The New Husband(78)
“I got your message just now. I’m sorry, we’re trying to get to all of Dr. Wilcox’s patients. There’s … there’s been a terrible…” Nina heard the sharp intake of breath over the phone. “There’s been a terrible tragedy,” the woman finally got out.
“Oh, my God,” Nina said. “Is Dr. Wilcox all right?”
“No, she’s not,” said the woman. “There was a home invasion.”
Nina had heard something about that on the New Hampshire news channel but did not recall that a victim had been identified.
“The doctors aren’t sure she’s going to make it.”
CHAPTER 42
I met Ben in the library during lunch period to catch him up on the conversation with my father. We found a quiet corner near the biography section for us to talk. Reliving the conversation I had with my dad brought all those messy emotions right back to the surface. When the tears came, as I knew they would, Ben was at the ready with a tissue. It was sweet how much he cared, but I felt terrible about monopolizing our friendship with my problems.
“I’ll tell you when you become annoying,” Ben said with a smirk that almost put a smile on my face.
“Thank you,” I said, dabbing my eyes, feeling exhausted and more than a bit embarrassed. Ben must have thought I went through the day crying.
“Do you remember the area code where he called you from?” he asked.

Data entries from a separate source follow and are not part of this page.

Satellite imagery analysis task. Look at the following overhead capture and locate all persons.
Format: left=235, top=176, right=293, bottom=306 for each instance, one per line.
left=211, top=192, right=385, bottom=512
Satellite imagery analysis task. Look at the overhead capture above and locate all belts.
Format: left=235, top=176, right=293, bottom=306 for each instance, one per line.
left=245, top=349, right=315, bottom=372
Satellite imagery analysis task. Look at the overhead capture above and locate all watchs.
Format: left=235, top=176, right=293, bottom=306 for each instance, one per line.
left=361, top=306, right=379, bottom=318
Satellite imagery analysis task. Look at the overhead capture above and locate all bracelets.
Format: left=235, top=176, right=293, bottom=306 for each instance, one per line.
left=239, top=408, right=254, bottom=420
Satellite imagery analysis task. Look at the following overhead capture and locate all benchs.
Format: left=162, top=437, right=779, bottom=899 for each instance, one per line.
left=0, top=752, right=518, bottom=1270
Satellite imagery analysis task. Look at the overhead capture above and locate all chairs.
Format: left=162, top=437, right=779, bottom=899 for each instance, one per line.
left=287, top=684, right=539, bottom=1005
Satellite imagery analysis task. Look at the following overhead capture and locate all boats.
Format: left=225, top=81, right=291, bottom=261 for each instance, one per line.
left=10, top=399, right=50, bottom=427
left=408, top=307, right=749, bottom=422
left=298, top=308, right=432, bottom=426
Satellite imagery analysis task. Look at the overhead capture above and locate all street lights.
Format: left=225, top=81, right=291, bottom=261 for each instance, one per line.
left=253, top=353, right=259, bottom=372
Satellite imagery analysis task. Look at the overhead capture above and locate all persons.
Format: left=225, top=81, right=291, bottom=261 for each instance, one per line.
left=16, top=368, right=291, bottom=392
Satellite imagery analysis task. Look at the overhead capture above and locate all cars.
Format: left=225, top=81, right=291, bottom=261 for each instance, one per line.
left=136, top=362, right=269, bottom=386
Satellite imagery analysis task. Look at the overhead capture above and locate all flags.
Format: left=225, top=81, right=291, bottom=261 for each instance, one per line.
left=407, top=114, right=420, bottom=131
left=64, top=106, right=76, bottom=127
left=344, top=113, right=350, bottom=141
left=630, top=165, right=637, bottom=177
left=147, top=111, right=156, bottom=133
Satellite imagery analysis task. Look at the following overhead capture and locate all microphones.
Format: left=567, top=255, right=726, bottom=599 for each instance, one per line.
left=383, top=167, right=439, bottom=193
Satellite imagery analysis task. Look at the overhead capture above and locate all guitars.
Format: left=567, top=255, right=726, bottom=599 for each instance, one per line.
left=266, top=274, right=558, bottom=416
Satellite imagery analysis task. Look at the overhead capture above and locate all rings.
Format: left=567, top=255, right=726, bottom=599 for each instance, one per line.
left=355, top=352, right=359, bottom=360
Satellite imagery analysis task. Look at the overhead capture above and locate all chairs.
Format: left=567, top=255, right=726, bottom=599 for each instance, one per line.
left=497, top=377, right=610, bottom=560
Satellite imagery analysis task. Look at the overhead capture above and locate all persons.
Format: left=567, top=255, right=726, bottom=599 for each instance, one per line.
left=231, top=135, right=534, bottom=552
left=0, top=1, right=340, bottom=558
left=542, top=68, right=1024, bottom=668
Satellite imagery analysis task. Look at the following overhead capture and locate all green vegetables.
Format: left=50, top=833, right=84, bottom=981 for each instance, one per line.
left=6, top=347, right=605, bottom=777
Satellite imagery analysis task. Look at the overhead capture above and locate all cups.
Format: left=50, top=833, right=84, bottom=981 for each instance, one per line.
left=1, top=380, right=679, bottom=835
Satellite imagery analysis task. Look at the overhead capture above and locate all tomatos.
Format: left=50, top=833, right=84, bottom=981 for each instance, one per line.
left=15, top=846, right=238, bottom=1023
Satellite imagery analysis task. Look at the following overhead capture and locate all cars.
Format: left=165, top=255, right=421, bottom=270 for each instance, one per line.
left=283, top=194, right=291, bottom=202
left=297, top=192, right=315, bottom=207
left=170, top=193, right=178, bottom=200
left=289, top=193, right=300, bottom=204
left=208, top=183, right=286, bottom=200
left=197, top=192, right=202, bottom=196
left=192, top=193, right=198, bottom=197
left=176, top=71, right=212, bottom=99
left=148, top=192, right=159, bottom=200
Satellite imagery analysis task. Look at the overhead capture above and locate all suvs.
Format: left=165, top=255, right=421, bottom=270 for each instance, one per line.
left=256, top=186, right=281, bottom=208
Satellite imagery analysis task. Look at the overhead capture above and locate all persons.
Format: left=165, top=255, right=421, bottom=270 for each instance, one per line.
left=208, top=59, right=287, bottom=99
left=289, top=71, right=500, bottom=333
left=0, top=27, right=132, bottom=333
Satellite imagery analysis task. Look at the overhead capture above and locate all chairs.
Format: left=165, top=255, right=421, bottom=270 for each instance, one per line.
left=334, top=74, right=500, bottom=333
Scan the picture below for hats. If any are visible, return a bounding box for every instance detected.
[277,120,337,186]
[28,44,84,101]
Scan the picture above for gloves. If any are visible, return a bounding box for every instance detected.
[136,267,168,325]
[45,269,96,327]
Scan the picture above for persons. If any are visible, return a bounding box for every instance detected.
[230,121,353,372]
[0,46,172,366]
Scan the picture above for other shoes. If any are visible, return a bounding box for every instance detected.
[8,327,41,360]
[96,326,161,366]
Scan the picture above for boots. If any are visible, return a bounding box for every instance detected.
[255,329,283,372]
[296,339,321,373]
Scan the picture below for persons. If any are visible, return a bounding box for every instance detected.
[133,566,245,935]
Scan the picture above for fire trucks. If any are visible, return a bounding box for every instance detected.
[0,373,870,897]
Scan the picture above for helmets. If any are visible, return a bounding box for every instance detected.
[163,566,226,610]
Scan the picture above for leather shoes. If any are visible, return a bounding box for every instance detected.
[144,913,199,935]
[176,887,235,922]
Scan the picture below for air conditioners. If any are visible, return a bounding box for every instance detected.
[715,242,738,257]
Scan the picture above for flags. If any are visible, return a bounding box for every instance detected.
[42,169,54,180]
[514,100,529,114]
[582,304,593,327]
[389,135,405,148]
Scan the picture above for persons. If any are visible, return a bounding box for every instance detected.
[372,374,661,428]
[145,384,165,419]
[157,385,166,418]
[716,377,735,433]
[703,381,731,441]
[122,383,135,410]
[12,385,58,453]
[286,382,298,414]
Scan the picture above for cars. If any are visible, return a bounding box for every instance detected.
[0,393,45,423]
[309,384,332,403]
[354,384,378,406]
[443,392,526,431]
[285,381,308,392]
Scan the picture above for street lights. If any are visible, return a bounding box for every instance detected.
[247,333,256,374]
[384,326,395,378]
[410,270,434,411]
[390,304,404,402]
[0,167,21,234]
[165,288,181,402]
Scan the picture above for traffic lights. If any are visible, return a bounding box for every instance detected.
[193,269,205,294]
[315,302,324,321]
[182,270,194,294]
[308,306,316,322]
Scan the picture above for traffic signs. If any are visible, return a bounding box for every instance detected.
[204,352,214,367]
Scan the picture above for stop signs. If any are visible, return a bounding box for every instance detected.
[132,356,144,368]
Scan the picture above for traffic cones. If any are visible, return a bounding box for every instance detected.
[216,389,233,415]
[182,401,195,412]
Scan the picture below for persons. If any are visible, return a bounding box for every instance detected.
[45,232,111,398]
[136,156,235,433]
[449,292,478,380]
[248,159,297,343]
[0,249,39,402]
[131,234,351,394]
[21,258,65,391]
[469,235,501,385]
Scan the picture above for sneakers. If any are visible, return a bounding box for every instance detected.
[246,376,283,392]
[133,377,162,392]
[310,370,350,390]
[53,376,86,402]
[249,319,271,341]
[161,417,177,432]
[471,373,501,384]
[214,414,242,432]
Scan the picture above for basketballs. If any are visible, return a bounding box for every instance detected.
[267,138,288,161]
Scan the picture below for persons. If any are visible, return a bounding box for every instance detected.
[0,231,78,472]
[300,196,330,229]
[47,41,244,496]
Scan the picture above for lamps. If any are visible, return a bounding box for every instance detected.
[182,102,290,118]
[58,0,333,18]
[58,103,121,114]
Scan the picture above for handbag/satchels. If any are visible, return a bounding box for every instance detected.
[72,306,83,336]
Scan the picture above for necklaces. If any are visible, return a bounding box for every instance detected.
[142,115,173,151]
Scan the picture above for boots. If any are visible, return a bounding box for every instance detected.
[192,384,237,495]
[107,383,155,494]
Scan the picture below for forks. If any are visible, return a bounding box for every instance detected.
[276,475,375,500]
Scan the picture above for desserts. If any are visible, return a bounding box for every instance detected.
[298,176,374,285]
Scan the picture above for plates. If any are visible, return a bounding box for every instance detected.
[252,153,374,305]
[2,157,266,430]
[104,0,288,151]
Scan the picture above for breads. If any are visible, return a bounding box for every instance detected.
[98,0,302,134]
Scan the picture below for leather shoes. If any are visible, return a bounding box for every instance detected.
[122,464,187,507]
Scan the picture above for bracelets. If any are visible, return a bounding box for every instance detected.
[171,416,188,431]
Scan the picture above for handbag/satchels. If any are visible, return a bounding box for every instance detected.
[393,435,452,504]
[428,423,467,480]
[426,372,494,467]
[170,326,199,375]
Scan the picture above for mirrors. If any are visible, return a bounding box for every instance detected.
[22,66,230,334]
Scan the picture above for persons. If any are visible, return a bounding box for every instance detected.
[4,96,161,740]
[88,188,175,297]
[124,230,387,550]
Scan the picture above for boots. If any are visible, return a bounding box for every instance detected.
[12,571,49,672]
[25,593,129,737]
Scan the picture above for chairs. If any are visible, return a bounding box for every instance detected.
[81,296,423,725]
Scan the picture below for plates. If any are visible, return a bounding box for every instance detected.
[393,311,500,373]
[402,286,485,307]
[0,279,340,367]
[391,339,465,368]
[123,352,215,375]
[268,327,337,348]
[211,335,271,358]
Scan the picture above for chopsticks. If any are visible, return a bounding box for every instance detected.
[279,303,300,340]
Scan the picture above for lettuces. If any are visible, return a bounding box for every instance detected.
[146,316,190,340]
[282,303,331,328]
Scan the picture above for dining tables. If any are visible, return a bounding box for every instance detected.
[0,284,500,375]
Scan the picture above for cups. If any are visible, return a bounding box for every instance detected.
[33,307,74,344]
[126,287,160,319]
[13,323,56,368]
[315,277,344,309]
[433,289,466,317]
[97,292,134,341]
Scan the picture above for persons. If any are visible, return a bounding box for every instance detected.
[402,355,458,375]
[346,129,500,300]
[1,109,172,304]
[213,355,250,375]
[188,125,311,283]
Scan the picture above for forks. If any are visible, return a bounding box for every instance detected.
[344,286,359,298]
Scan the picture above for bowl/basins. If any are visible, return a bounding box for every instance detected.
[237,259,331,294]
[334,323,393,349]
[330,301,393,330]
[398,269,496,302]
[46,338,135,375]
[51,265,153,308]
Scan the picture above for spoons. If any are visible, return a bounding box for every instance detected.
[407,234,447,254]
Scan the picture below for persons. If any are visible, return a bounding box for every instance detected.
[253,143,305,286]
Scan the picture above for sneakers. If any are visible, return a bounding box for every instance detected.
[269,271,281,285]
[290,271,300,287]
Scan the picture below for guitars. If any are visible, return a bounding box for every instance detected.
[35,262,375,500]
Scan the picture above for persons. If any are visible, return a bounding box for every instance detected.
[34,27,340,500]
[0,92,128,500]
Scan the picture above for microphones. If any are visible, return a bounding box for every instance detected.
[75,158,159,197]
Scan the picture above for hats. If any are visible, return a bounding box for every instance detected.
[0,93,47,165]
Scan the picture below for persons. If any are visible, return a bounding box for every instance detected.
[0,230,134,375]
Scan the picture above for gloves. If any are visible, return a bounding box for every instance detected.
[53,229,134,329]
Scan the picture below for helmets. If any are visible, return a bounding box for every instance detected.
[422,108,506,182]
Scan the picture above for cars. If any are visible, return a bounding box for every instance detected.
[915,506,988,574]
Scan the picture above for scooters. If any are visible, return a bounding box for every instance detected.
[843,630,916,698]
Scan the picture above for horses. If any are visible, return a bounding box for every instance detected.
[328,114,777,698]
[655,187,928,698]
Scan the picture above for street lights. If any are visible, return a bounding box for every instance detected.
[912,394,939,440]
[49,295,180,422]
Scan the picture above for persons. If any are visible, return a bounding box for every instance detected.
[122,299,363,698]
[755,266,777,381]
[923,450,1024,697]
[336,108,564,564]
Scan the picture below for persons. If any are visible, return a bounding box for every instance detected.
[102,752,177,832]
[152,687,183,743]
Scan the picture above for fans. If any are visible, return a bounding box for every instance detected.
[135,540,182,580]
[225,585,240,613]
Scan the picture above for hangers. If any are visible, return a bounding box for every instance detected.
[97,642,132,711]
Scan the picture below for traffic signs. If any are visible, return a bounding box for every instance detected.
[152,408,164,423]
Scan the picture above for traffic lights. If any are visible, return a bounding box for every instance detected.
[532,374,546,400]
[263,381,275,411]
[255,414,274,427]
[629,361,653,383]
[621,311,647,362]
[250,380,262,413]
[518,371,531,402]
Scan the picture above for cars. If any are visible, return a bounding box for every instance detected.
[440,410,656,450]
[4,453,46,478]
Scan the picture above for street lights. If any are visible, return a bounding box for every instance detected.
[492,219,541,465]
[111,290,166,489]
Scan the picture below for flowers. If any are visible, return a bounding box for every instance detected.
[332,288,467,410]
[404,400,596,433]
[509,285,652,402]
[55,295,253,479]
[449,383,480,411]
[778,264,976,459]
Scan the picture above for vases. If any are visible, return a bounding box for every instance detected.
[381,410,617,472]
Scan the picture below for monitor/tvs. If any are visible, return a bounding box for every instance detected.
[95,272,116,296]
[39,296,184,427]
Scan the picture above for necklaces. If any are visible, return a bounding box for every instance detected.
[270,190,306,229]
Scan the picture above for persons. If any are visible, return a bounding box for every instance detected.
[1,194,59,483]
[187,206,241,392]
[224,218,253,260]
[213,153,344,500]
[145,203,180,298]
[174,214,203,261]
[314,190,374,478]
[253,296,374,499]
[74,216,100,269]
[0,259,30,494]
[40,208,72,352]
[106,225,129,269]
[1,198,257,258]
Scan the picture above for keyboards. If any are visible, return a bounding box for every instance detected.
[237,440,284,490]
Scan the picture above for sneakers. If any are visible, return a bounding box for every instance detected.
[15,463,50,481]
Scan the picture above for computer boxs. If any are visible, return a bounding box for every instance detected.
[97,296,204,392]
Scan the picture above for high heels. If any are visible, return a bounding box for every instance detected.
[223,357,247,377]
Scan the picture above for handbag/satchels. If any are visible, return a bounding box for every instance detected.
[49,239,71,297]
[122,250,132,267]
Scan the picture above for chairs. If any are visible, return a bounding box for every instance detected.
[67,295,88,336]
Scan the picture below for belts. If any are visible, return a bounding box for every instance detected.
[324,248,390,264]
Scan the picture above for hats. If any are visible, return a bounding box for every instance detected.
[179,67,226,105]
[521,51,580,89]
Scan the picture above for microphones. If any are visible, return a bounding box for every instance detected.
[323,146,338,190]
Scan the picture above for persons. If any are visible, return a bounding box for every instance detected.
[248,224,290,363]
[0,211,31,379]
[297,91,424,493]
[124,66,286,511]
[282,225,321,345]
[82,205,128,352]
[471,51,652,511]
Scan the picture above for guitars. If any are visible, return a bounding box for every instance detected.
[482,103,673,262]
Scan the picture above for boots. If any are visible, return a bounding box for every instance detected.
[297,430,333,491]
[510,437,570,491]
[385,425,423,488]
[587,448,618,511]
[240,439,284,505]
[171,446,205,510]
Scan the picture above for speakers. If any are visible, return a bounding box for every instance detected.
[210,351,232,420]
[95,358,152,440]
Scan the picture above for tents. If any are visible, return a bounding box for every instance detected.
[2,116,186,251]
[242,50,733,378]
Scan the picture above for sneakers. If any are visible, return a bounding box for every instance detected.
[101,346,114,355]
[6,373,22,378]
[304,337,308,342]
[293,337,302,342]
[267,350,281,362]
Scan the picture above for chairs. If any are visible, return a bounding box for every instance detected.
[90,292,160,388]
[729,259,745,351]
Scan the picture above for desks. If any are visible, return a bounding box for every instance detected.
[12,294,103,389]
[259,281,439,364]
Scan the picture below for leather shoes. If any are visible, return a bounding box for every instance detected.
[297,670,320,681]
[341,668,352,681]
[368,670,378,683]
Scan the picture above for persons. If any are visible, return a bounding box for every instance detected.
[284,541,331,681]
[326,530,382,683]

“It was an eight-oh-two,” I said. With my emotions so supercharged, I had forgotten to look up the location. Ben took my phone, and two seconds later he had the answer.
“Vermont,” he said.
“Vermont?” My voice inflection implied it was the last place in the world I thought he might be. “What’s he doing there?”
Of course Ben couldn’t answer, so instead he gave a shrug.
“Could be he’s there. Could be the call was spoofed.”
“Spoofed?”
“Caller ID spoofing,” said Ben, as if those extra words would jog some memory. “It’s a hacker thing,” he explained. “You can make calls that look like they’re coming from anywhere in the country, the world even. It’s super easy to do, and I think it’s even legal.”
“You don’t own a cell phone,” I said, eyeing him suspiciously. “How do you know all that?”
“There are other ways to get on the internet, Maggie,” he said, kind enough to not punctuate his observation with a “duh.”
I took my phone from him so I could see what was on the screen, and there it was, clear as could be: an area code search showing 802 as belonging to the entire state of Vermont. We’d gone to Vermont a few times on family trips, including during the February vacation before Dad had disappeared. We went skiing at Jay Peak, a mountain near the Canadian border, and it was so cold that I spent most of the time in the indoor waterpark.
They had this ride called La Chute, which is French for “you’ll scream your face off.” Riders enter a tube something like sixty feet in the air, and then drop almost vertically, going fifty miles an hour before you hit the loop, a 360-degree put-your-stomach-in-your-nose total freak-out. Connor wouldn’t do it, but Dad would. We probably scrambled our brains riding that thing over and over again. Maybe that’s why he snapped and had to go into hiding.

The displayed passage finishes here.